***** Kutipan yang Disediakan

Jadi dalam masa Khalifah Umar bin Khattab yang menjadi pendidik adalah Umar
dan para sahabat–sahabat besar yang lebih dekat kepada Rasulullah dan memiliki
pengaruh yang besar, sedangkan pusat pendidikannya selain di Madinah juga di
Mesir, Syiria dan Basyrah.
Dengan meluasnya kekuasaan Islam, mendorong kegiatan pendidikan Islam
bertambah besar, karena mereka yang baru masuk Islam ingin menimba ilmu
keagamaan dari sahabat- sahabat yang menerima langsung dari Nabi. Pada masa ini
telah terjadi mobilitas penuntut ilmu dari daerah – daerah yang jauh dari
Madinah, sebagai pusat agama Islam.
Pada masa khalifah Umar bin Khattab, mata pelajaran yang diajarkan adalah
membaca dan menulis Al- Qur’an dan menghafalnya serta belajar pokok –pokok
agama Islam. Pendidikan pada masa ini lebih maju dibandingkan sebelumnya. Pada
masa ini tuntutan untuk belajar bahasa Arab, juga sudah mulai tampak, orang
yang baru masuk Islam dari daerah yang ditaklukkan harus belajar bahasa Arab,
jika ingin belajar dan memahami pengetahuan Islam. Oleh karena itu, pada masa
ini sudah ada pengajaran bahasa Arab.
Pada masa ini, pelaksanaan pendidikan lebih maju karena selama pemerintahan
Umar Negara berada dalam keadaan stabil dan aman, hal ini disebabkan telah
ditetapkannya masjid sebagai pusat pendidikan, juga telah terbentuknya
pusat-pusat pendidikan Islam diberbagai kota dengan materi yang dikembangkan,
baik dari segi ilmu bahasa, menulis, dan pokok–pokok ilmu lainnya.
Pendidikannya dikelolah di bawah pengaturan gubernur yang berkuasa saat
itu, serta diirigi kemajuan di berbagai bidang, seperti jawatan pos,
kepolisian, baitulmal, dan lain sebainya. Sedangkan sumber gaji para pendidik
pada waktu itu diambilkan dari daerah yang ditaklukkan dan dari baitulmall.
C. Masa Khalifah Usman bin Affan ( 23-35 H : 644 – 656 M )
Usman bin Affan adalah
termasuk saudagar besar dan kaya juga sangat pemurah menafkahkan hartanya untuk
kepentingan ummat Islam. Usman diangkat menjadi khalifah hasil dari pemilihan
panitia enam ( Usman, Ali bin Abi Thalib, Thalhah, Zubair bin Awwam, Saad bin
Abi Waqash, dan Abdurrahman bin Auf.) yang ditunjuk oleh khalifah Umar bin
Khattab menjelang beliau akan meninggal.

**********
***** Informasi yang Diberikan

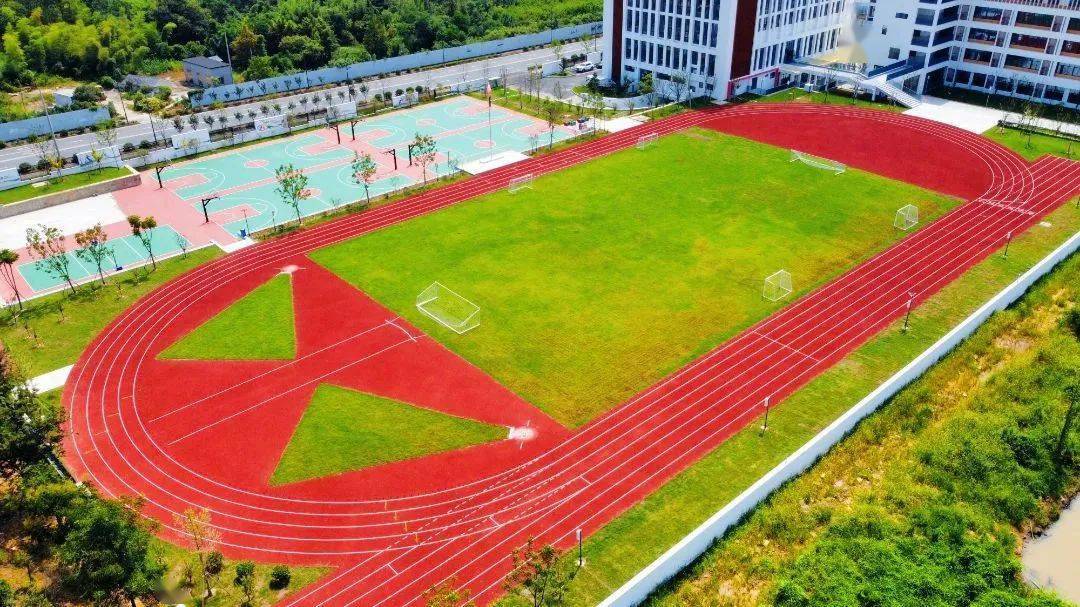 end来源:安吉县实验小学孝源校区审核:张 倩往期精彩03 新校起航①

**********

» Instruksi Singkat 1: Menurut kutipan tentang pendidikan Islam pada masa Umar bin Khattab, di kota atau daerah mana saja pusat pendidikan berada selain di Madinah?
» Instruksi Singkat 2: Tuliskan kembali bagian kutipan tentang pendidikan Islam yang dimulai pada kata "Pendidikannya dikelolah di" dan berakhir setelah kata "dan dari baitulmall.", dengan mengganti "jawatan pos" menjadi "dinas pos".

» Jawaban Tugas 1: Mesir, Syiria, dan Basyrah.

» Jawaban Tugas 2:
Pendidikannya dikelolah di bawah pengaturan gubernur yang berkuasa saat
itu, serta diirigi kemajuan di berbagai bidang, seperti dinas pos,
kepolisian, baitulmal, dan lain sebainya. Sedangkan sumber gaji para pendidik
pada waktu itu diambilkan dari daerah yang ditaklukkan dan dari baitulmall.